Miami-born, Buenos Aires-bred, New York-based Rock & Blues composer Alejandro Meola recently released his new EP, First Impressions, and he’s performing live shows on the east coast this fall in support with his band Robinsones. The first gig is at Piano’s in NYC on Thursday, September 3 – more music and more shows are currently in the works! (Stay in touch and up-to-date via social media.)
“I could have called it ‘First Impressions of New York’ easily…. It’s essentially the musical expression of this inner revolution I’ve experienced in the past couple of years since I first moved to New York from Buenos Aires. The people, the streets, the language, the bars, the food, the fashion, they are all imprinted in these new songs. Not mentioned once literarily in the lyrics but in the sound. The sound is different. And by different, I mean new,” says the Latin troubadour.
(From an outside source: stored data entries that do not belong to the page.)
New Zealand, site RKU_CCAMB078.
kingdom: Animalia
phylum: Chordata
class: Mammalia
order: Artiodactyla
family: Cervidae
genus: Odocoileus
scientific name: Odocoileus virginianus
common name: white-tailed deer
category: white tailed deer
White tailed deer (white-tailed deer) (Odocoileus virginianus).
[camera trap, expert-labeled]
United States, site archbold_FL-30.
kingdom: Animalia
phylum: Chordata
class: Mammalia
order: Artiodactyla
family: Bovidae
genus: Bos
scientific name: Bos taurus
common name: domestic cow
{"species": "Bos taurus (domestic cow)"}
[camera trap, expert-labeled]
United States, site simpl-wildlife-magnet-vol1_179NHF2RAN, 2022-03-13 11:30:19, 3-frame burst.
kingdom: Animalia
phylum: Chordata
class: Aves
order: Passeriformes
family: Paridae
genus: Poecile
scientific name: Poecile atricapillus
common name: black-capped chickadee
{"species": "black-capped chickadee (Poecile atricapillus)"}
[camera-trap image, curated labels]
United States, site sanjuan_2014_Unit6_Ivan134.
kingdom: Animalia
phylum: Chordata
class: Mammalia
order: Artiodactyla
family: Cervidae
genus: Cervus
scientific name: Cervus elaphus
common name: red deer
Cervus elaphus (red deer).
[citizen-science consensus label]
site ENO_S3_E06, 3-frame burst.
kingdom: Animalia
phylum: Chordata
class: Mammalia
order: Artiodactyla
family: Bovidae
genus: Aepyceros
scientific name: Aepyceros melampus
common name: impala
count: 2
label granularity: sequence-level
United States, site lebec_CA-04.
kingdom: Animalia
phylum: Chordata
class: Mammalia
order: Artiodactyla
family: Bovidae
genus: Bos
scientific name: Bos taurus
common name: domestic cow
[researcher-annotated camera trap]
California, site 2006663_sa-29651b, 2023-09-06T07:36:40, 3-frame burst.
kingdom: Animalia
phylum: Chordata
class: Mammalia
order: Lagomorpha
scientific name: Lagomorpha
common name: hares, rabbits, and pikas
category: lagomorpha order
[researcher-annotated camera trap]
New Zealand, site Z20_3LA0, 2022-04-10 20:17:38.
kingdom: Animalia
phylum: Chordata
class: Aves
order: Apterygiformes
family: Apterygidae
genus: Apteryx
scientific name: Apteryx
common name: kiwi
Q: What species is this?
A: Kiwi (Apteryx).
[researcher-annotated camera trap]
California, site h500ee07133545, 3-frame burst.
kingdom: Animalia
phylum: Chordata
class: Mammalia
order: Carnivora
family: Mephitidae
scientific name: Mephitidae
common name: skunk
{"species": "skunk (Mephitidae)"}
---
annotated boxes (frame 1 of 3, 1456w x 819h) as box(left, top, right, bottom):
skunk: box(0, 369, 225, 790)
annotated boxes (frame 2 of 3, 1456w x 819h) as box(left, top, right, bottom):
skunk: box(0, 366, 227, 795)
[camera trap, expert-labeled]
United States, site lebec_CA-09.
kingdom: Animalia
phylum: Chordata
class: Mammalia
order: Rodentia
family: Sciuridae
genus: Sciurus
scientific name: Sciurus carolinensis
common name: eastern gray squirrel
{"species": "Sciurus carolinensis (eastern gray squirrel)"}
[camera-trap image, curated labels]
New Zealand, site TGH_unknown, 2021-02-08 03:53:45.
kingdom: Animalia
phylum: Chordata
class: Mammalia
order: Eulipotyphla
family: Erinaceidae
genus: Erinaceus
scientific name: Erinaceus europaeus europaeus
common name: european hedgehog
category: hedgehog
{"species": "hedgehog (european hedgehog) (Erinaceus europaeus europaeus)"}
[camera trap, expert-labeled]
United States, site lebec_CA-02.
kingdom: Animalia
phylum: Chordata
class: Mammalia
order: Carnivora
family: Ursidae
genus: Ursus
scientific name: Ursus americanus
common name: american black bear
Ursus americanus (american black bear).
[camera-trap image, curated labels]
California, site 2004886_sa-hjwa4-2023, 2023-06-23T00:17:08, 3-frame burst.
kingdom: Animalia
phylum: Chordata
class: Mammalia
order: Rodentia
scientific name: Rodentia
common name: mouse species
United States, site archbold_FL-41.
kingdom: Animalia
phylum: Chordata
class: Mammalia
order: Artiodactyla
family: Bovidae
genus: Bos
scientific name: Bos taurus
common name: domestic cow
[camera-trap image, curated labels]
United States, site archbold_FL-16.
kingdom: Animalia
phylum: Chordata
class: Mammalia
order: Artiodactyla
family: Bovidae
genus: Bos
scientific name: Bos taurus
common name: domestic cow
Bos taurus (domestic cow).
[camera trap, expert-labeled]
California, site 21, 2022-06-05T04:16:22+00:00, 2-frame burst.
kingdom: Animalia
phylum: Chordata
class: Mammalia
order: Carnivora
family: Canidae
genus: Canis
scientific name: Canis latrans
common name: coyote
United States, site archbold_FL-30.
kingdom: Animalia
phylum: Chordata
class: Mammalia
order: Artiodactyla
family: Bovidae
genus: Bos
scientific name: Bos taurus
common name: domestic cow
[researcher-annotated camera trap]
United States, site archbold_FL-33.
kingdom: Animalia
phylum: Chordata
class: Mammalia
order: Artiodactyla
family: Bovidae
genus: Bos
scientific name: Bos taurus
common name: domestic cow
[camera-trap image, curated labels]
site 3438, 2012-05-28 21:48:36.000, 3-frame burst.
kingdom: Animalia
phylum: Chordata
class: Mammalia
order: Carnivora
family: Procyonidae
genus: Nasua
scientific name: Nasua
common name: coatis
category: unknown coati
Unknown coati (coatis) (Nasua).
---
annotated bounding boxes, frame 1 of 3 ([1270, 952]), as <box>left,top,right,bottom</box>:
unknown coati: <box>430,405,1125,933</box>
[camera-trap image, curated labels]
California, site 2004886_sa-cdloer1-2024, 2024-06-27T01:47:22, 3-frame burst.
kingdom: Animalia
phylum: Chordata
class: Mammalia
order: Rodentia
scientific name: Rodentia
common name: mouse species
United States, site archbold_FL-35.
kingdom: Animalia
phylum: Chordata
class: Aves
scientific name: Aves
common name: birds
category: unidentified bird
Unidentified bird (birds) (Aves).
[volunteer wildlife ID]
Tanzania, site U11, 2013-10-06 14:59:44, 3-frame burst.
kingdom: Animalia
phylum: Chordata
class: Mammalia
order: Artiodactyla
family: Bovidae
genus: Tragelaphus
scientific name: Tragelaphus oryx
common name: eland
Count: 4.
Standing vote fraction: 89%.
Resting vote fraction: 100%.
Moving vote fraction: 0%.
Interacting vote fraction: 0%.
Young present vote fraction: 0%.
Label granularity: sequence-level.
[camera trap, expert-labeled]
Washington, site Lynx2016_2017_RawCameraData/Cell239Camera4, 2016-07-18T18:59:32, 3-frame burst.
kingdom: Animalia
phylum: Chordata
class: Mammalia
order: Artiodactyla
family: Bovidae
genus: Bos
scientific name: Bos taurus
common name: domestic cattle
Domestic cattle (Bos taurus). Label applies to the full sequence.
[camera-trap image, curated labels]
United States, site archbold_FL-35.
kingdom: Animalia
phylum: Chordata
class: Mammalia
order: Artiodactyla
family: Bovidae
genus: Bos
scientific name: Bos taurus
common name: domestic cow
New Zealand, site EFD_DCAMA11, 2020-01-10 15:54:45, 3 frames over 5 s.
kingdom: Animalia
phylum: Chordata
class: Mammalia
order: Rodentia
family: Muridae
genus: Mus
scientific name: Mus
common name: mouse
Meola filed two singles in the US in 2014 (“Please” and “Black Feathered Angels”). He’s been making music between South and North America since 2007. That includes 2 LPs and 2 EPs before debuting in the US last year.
First Impressions is an eclectic 25-minute rock ‘n’ roll voyage divided in five episodes of super songwriting, arrangement and production, courtesy of Meola, Francisco Botero’s engineering for Studio G Greenpoint and Steve Fallone’s mastering for Sterling Sound … and then there’s his band, Robinsones.
Robinsones; named after a passage from the book “El Eternauta” by Hector Oesterheld, is a slang Castilian reference to Robinson Crusoe.
“As much as I enjoy and respect the acoustic singer-songwriter format, since my very early recordings in Buenos Aires, there’s always been a full electric band involved. The decision of putting a name to it has to do with recognizing that fact and somehow institutionalizing it. It’s a family. It’s a musical carousel of current, past and future musicians that with skills and talent contribute directly to the resulting sound of this project.…. and Robinsones is never preceded by “the.” It’s Robinsones alone. Preceded by ‘and’ Robinsones never ‘the’ haha!,” Meola concludes.